Saturday, January 31

Penne in Vodka Cream Sauce

The recipes that I combined to make this involved first browning prosciutto or Italian sausage in olive oil and garlic. I tried it with ground venison because I wanted to use it. I thought it was good; Taylor said he could taste the vodka too much so I may use less next time and allow it to reduce better than I think I did this time. And of course the sauce can be put on other types of noodles.... here is the doubled version of the recipe.

Penne with Venison in Vodka Cream Sauce
INGREDIENTS
1 (16 oz) package dry penne pasta cooked according to directions
1 T. olive oil
8 cloves garlic minced
1 lb ground venison (or a package of prosciutto or other meat...)
1 t. red pepper flakes
2 (16 oz) cans whole peeled tomatoes
1/2 c. vodka
1 c. heavy whipping cream
3/4 c. Parmesan cheese
parsley, basil, and cracked pepper
DIRECTIONS
Heat oil in wok or large pot over medium. Add garlic and red peppers. Saute slightly about 2 minutes, stirring continually. Add meat and brown. Stir in tomatoes and about 1 t. each of dried parsley, basil and cracked pepper...to taste. (though about 1/4 c. fresh would be better) Cook tomatoes until they begin to break up, either about 3 minutes on medium or simmering 15 minutes on low.

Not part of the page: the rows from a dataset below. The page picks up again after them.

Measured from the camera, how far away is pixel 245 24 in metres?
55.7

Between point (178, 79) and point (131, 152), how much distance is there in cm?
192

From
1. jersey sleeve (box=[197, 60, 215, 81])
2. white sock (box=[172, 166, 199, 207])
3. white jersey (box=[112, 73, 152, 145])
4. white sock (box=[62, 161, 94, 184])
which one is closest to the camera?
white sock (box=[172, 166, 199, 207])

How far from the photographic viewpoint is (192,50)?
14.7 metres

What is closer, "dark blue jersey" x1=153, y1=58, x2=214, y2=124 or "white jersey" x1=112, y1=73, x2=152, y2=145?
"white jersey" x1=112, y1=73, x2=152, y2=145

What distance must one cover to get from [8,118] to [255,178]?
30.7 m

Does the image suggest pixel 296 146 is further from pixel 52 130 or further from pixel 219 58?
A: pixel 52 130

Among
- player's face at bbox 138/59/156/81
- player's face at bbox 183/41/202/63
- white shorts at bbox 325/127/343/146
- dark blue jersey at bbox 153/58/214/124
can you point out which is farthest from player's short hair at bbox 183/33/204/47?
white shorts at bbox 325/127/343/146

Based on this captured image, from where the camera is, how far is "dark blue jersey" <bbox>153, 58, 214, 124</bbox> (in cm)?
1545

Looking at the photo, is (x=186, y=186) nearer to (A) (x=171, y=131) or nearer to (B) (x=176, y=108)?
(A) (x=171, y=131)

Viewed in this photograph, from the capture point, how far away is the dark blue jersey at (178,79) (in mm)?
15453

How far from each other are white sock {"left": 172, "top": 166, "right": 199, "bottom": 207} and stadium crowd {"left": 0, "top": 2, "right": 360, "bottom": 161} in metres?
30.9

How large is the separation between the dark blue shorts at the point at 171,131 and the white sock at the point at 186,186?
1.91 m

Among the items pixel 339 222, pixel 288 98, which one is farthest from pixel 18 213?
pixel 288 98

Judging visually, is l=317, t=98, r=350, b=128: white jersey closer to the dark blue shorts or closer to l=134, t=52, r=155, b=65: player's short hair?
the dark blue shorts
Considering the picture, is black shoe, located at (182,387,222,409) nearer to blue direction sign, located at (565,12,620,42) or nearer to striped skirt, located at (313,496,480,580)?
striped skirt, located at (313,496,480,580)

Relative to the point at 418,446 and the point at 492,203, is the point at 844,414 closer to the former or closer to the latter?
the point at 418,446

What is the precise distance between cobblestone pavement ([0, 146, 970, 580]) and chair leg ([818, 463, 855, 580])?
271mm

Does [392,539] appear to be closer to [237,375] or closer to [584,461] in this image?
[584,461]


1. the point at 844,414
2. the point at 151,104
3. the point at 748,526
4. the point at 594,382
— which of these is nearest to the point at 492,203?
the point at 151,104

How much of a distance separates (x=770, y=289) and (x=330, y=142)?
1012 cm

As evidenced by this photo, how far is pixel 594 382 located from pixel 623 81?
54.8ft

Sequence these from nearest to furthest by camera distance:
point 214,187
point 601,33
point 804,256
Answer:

Stir in vodka and bring to a boil, then add cream and simmer, uncovered about 15 minutes. Add cheese and melt. Toss with cooked penne.

I accidentally bought crushed tomatoes instead of whole peeled and as a result, I think it was more liquid-y. So as it happened, I'm uncertain about the best way to recommend cooking the tomato base. Using crushed tomatoes, I brought the tomato, meat mixture to a boil and then simmered it covered on low for 15 minutes. I think crushed tomatoes would have been fine as long as you did a little less cream and vodka, because they are more liquid-y. Or you could do half crushed, half whole if you wanted some chunks..... but then the recipe is hard to half (like I did) because what do you do with two leftover half cans of tomato product? Also, I think it's important to simmer the vodka and cream addition uncovered so the alcohol can reduce.

Anyway, I'm going to make it again! Sorry for the delay in recipe deliveries and lack of pictures! New feature! wine recommendation! We drank Bogle "Old Vine" Zinfandel with this.

Wednesday, January 7

Congressional Chili

So the State Legislature is in session and Taylor is sick. Perfect time to make Chili. According to my research, Former House Representative Jake Pickle, who represented Texas in the U.S. House of Representatives for almost 30 years started making venison chili and giving it away in the cafeteria while the Legislature was in session. It became very popular and so demanded that the cafeteria asked him to stop giving it away because no one was actually buying things on the menu. This became a favorite of President LBJ, beginning, according to Wikipedia, when he was Senate Majority Leader. Lady Bird had the recipe printed out on cards and mailed it out when it became so requested from the White House. Furthermore, the Texas Chili Parlor is a popular eatery for capitol workers AND chili con carne is Texas' national dish.

That highly extensive five minutes of research done to figure out why this would be called Congressional Chili by the Junior League of Houston's new cook book entitled Peace Meals, which was featured in my recent edition of House Beautiful. I halved this recipe and didn't have mole. The only thing I'd change is cutting the peppers a bit smaller. It was really good!







Congressional Chili

adapted from Peace Meals: JL of Houston
INGREDIENTS
1 tablespoon olive oil
2 medium yellow onions, diced
2 green bell peppers, diced
4 cloves garlic, pressed
Coarse salt and freshly ground pepper
2 1/2 pounds ground beef, preferably sirloin
16 ounces canned tomato sauce
3 tablespoons prepared red mole ( I did not use this but will try it next time)
3 tablespoons chili powder
3 cups water
32 ounces canned kidney beans
Shredded cheddar cheese

Heat the olive oil in a large skillet over medium. Add the onions, peppers, and garlic. Sauté until the onions are translucent and the peppers begin to soften. Perhaps add garlic closer to the end or take care to stir frequently so that garlic does not burn to the bottom of the skillet. Season with salt and pepper and set aside. Brown the beef in a soup pot; drain off any excess fat. Add half of the sautéed onion-pepper mixture to the meat. Stir in the tomato sauce, mole, chili powder, and water. Bring to a boil, reduce heat, and simmer for 30 minutes. Adjust the seasonings by adding additional salt, pepper, mole, or chili powder. Simmer for 30 minutes. Add the beans and the remaining half of the onion-pepper mixture; cook for 15 minutes. Serve topped with cheese and onions.

I was skeptical because it was chunky but I thought it was really good! I'd recommend being sure the peppers are really soft when you're sauteeing them so that they only provide flavor not a surprising crunch. As you can see, Taylor endorses it.